=== EXCERPT PROVIDED ===

If another man were to see him, he might feel pity and he might say to himself: ‘This poor man! He should get help or he will suffer to his detriment.’

In the same way, for one whose ways are impure and who cannot even occasionally attain mental clarity and calm, pity, compassion and commiseration ought to arise and you should think: ‘This poor man! He should give up the bad and develop the good, or else after death he will have a bad rebirth.’

And concerning one whose words and deeds are both pure and who has mental clarity and calm, how should malice be put away? Suppose a man, tortured and overcome by heat, wearied, craving, and thirsty were to come upon a pool of sweet, cool, limpid water, a lovely resting place shaded by all kinds of trees. He would dive into the pond, bathe, drink and then come out and lie in the shade. In the same way, of this person, think about this person’s pure words, deeds and his mental clarity and calm.” ~ A.III,186-7*

Speak loving words, words rejoiced at and welcomed, words that bear ill-will to none; always speak lovingly to others. ~ Sn.452

So long as the monks show bodily acts of mettā, verbal acts of mettā and mental acts of mettā towards each other, both in public and in private, it can be expected that they we will not decline but flourish. ~ D.II,80

A monk should develop mettā to himself and to all others, individually and generally. The friendly should be suffused with friendliness, the hostile should be suffused with friendliness, and so should all those in-between. Everyone, individually and generally, should be suffused with mettā and compassion, sympathetic joy and equanimity, and one’s behaviour towards them should be motivated by the four Brahma Viharas. ~ Ja.II,61*

Practising mettā, equanimity, compassion, freedom (of mind) and sympathetic joy all in good time, you should wander alone like a rhinoceros. ~ Sn.73

There are these five ways of overcoming malice which ought to be overcome when it arises. What five? In whomever malice arises, that one should develop mettā. In whomever malice arises, that one should develop compassion. In whomever malice arises, that one should develop equanimity. In whomever malice arises, that one should forget about it, pay no attention to it. In whomever malice arises, that one should consider the fact that it is of his own making and he should think: “This is of my own making, the outcome of actions; actions are its matrix, actions are its kin and foundation. And whatever one does, good or bad, one will become an heir to that.” In these five ways malice should be put away. ~ A.III,185

Seeing conflict as a danger
And harmony as peace,
Abide in unity and kind-heartedness.

===

* STATED PROBLEM 1:
Answer these from the passage on mettā and malice:
(a) How does Sn.73 say one should wander?
(b) How many ways of overcoming malice does A.III,185 list?
(c) After bathing and drinking, where does the hot, thirsty man lie?
* STATED PROBLEM 2: In the passage on mettā and malice, why should the man whose ways are impure give up the bad and develop the good? Answer in one to three sentences.
* STATED PROBLEM 3: Reproduce word for word a stretch of the passage on mettā and malice, starting at the words "There are these" and ending after the words "unity and kind-heartedness.".

=== DATA EXCERPTS ===

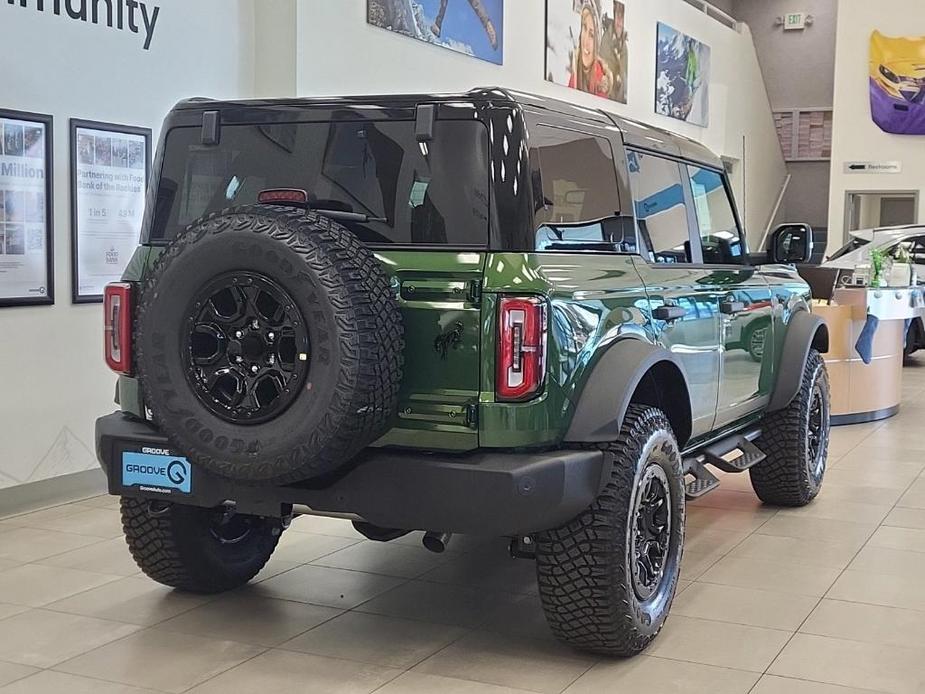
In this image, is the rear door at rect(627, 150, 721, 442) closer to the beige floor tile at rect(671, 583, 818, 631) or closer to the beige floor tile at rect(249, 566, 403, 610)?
the beige floor tile at rect(671, 583, 818, 631)

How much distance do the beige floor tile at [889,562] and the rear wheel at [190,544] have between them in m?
2.32

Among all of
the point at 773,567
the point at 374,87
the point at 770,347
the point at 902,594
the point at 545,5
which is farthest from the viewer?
the point at 545,5

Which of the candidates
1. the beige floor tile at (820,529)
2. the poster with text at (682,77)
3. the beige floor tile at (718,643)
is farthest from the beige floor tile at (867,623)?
the poster with text at (682,77)

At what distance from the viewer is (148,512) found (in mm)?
3803

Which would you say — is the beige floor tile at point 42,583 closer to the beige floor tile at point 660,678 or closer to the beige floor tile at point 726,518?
the beige floor tile at point 660,678

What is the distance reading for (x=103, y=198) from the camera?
5.70 metres

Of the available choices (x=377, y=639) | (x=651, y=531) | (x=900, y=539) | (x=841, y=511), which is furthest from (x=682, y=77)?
(x=377, y=639)

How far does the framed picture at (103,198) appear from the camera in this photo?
5.55 meters

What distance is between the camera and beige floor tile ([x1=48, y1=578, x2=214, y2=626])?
12.4 ft

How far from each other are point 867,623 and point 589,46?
29.2 ft

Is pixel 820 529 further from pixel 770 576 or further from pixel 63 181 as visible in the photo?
pixel 63 181

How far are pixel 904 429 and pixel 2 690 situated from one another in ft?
21.6

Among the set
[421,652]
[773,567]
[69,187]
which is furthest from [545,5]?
[421,652]

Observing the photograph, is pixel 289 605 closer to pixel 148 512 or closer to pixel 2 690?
pixel 148 512
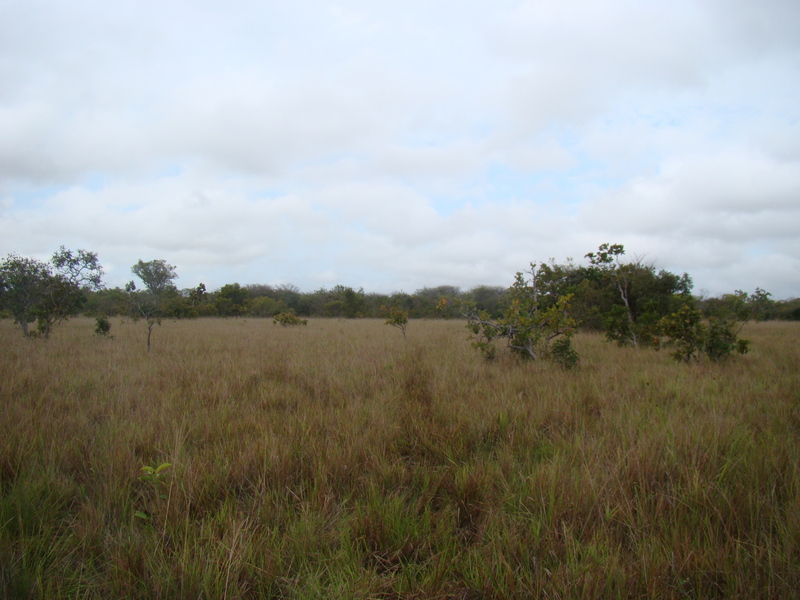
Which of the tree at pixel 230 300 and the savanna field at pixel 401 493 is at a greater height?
the tree at pixel 230 300

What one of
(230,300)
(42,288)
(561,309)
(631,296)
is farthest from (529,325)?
(230,300)

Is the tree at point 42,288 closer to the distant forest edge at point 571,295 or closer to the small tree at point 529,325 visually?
the distant forest edge at point 571,295

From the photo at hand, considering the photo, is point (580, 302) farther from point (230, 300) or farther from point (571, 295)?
point (230, 300)

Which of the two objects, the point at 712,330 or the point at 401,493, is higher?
the point at 712,330

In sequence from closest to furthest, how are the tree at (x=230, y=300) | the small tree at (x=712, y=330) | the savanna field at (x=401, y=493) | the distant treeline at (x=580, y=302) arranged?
the savanna field at (x=401, y=493), the small tree at (x=712, y=330), the distant treeline at (x=580, y=302), the tree at (x=230, y=300)

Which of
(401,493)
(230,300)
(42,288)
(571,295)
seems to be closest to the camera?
(401,493)

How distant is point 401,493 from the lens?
7.86ft

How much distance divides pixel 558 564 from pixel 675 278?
588 inches

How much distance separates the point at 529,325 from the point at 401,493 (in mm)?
5494

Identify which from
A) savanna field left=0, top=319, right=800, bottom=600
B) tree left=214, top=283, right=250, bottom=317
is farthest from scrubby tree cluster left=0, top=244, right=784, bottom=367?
tree left=214, top=283, right=250, bottom=317

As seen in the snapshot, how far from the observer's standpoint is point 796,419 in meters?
3.42

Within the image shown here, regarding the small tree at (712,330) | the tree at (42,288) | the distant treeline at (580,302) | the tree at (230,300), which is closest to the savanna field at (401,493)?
the small tree at (712,330)

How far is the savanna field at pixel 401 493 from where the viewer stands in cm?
161

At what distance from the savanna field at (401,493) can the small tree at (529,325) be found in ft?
8.09
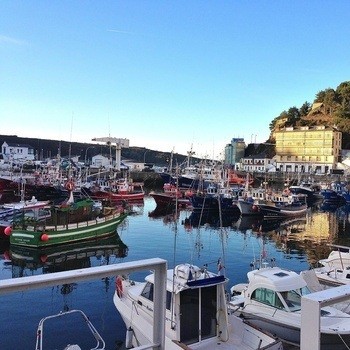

===

* FULL SOLUTION 1:
(a) Alone, like a rhinoceros.
(b) Five.
(c) In the shade.

* FULL SOLUTION 2: He should give up the bad and develop the good because otherwise, after death, he will have a bad rebirth.

* FULL SOLUTION 3:
There are these five ways of overcoming malice which ought to be overcome when it arises. What five? In whomever malice arises, that one should develop mettā. In whomever malice arises, that one should develop compassion. In whomever malice arises, that one should develop equanimity. In whomever malice arises, that one should forget about it, pay no attention to it. In whomever malice arises, that one should consider the fact that it is of his own making and he should think: “This is of my own making, the outcome of actions; actions are its matrix, actions are its kin and foundation. And whatever one does, good or bad, one will become an heir to that.” In these five ways malice should be put away. ~ A.III,185

Seeing conflict as a danger
And harmony as peace,
Abide in unity and kind-heartedness.